Muscle biopsy specimens are also subjected to biochemical analysis, mutational analysis, and electron microscopy (EM) when these techniques are indicated. Inherited myopathies, such as the various muscular dystrophies, are evaluated by immunohistochemical stains and immunoblotting; testing is available for calpain, caveolin, dysferlin, the dystroglycans, dystrophin, laminin-2 (formerly merosin), and the sarcoglycans.

Polymyositis

This relatively uncommon inflammatory myopathy is seen mainly in adults and presents subacutely usually over a period of several weeks to a few months. Clinically, an important means for distinguishing PM from DM is the absence of skin involvement in PM. However, DM may also rarely present without skin involvement (sine dermatitis). Various criteria have been proposed to make a definitive diagnosis of PM. Usually PM patients present with symmetric proximal weakness, involving the upper and lower extremities. Mild dysphagia, myalgia, and systemic symptoms, such as polyarthritis, may accompany the weakness. Rarely, patients may present with either a clinically isolated head drop or respiratory muscle weakness. Acid maltase deficiency (glycogen storage disease type II) needs to be considered in those individuals presenting primarily with respiratory symptoms. The proximal and symmetric pattern of weakness in PM distinguishes it from the classic asymmetric regional pattern of weakness in sIBM. Historically, certain patients with sIBM were likely misdiagnosed as having PM; sIBM is more common than PM.

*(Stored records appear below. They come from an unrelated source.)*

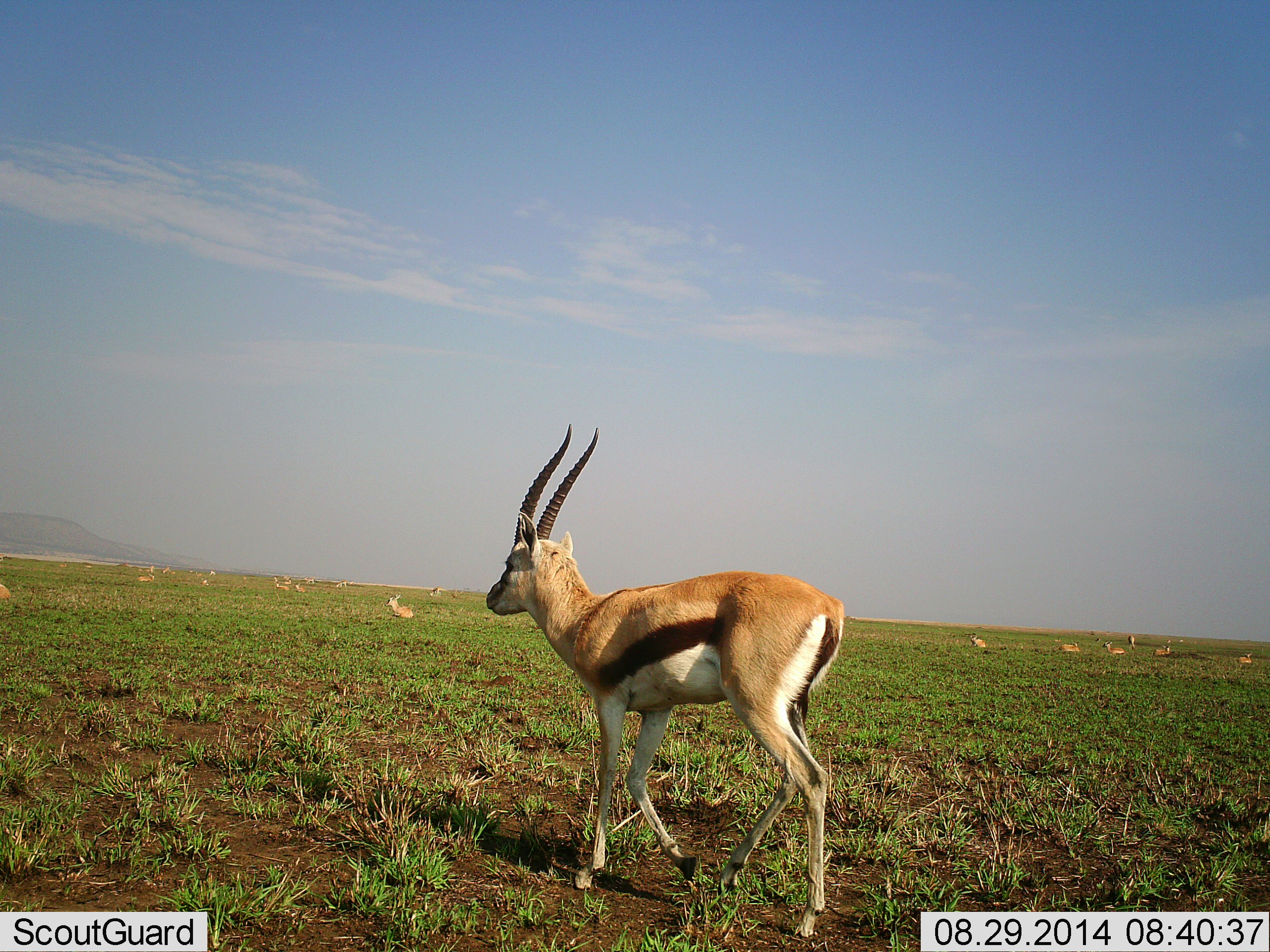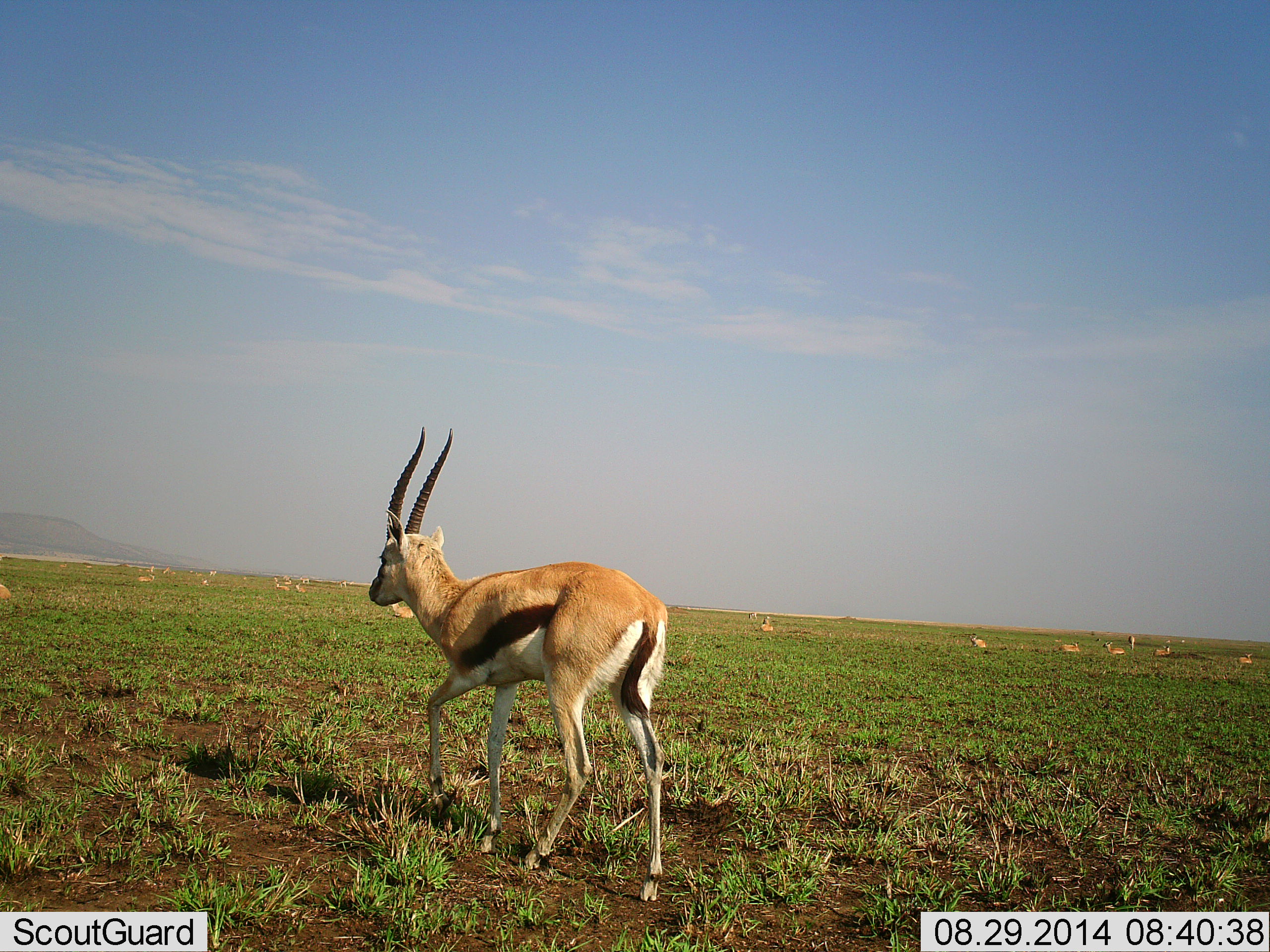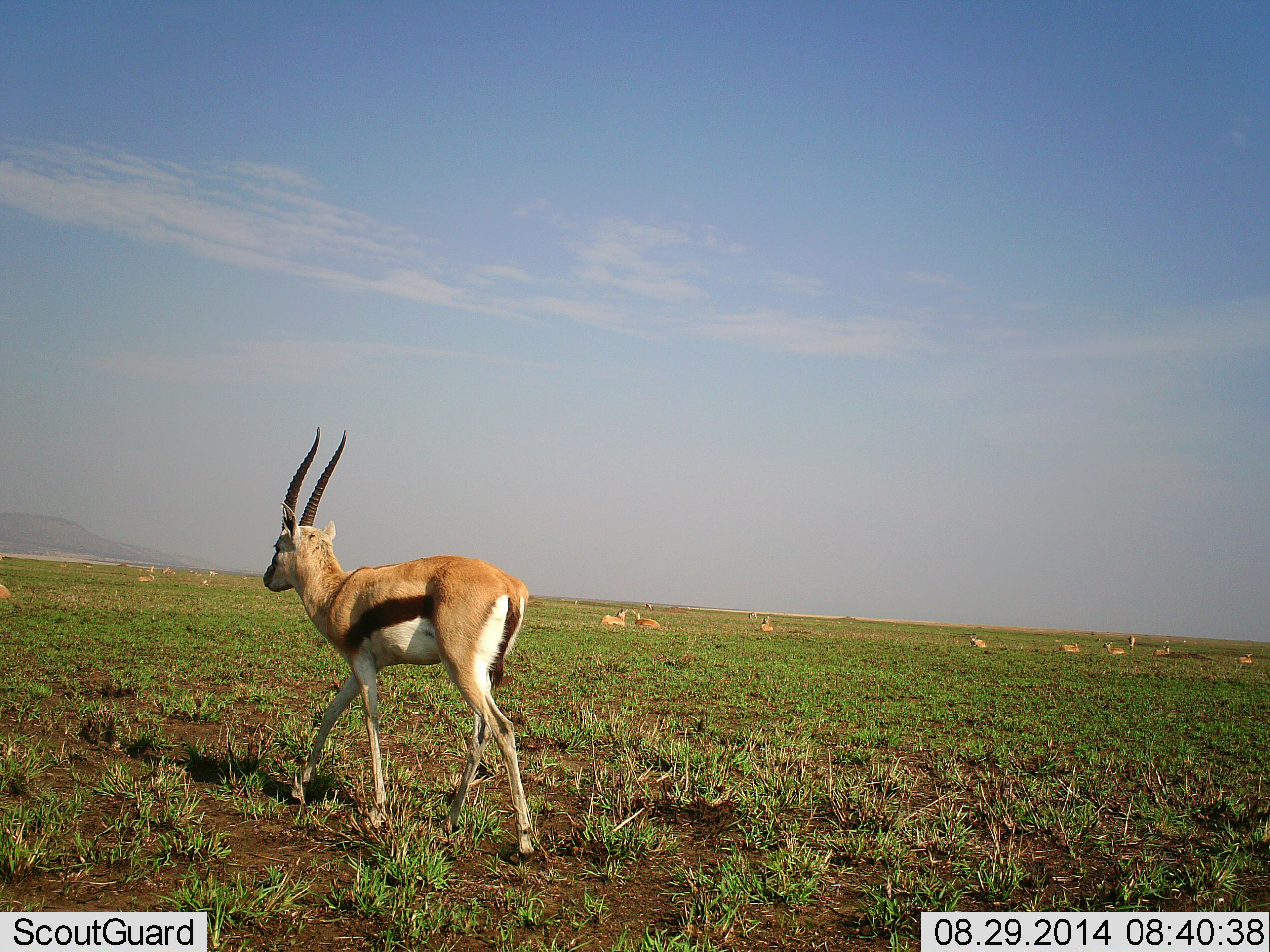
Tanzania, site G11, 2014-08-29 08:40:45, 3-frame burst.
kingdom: Animalia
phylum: Chordata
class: Mammalia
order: Artiodactyla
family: Bovidae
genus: Eudorcas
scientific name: Eudorcas thomsonii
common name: thomson's gazelle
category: gazellethomsons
Gazellethomsons (thomson's gazelle) (Eudorcas thomsonii), count 11-50. Behavior (volunteer vote fractions): standing 30%, resting 70%, moving 100%, interacting 0%. Young present (vote fraction): 0%. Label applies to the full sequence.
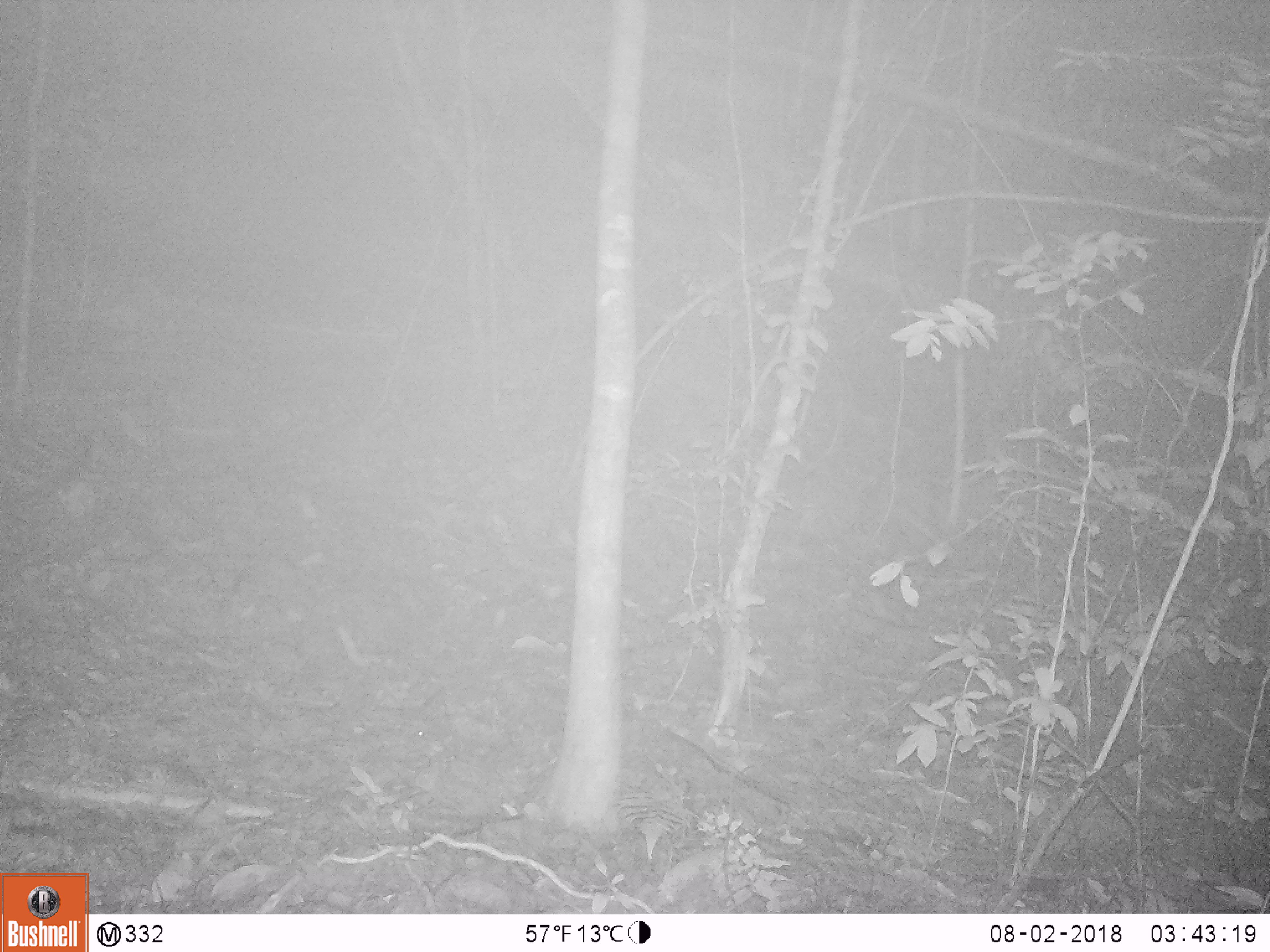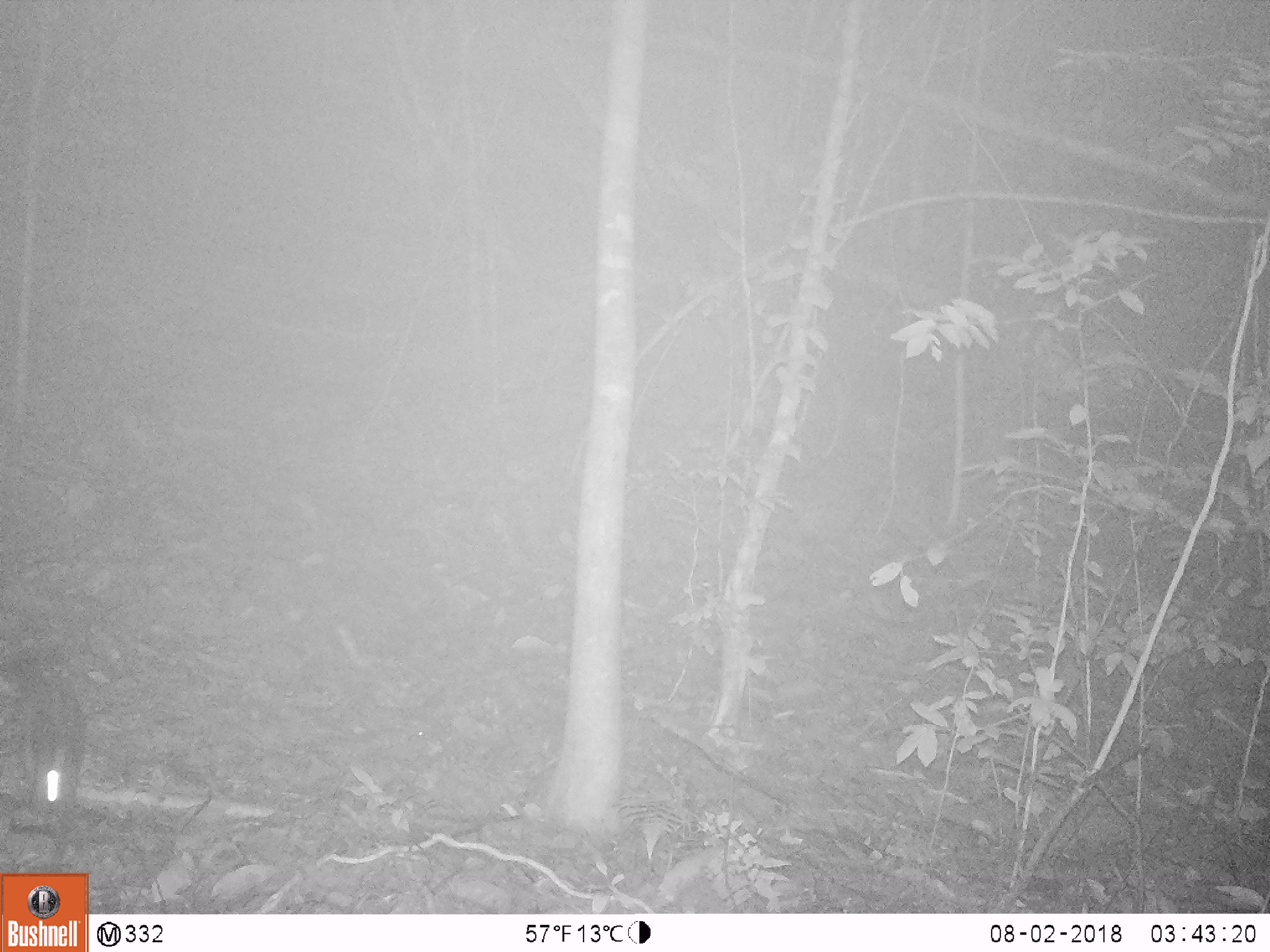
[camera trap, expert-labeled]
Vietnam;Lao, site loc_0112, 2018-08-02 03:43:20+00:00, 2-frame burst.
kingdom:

EMG is often abnormal and may show characteristic findings of myopathic motor units and increased insertional activity, with fibrillation potentials and complex repetitive discharges. Laboratory studies reveal an elevated CK level. Muscle biopsy demonstrates perimysial and endomysial inflammatory infiltrate with CD8+ T cells invading nonnecrotic muscle fibers (see Fig. 71.4 ). ILD can be seen in 10%–20% of patients with PM and may be associated with positive anti-Jo-1 antibody. Cardiac involvement (cardiomyopathy and congestive heart failure) is common, although the incidence of these associated conditions is unknown.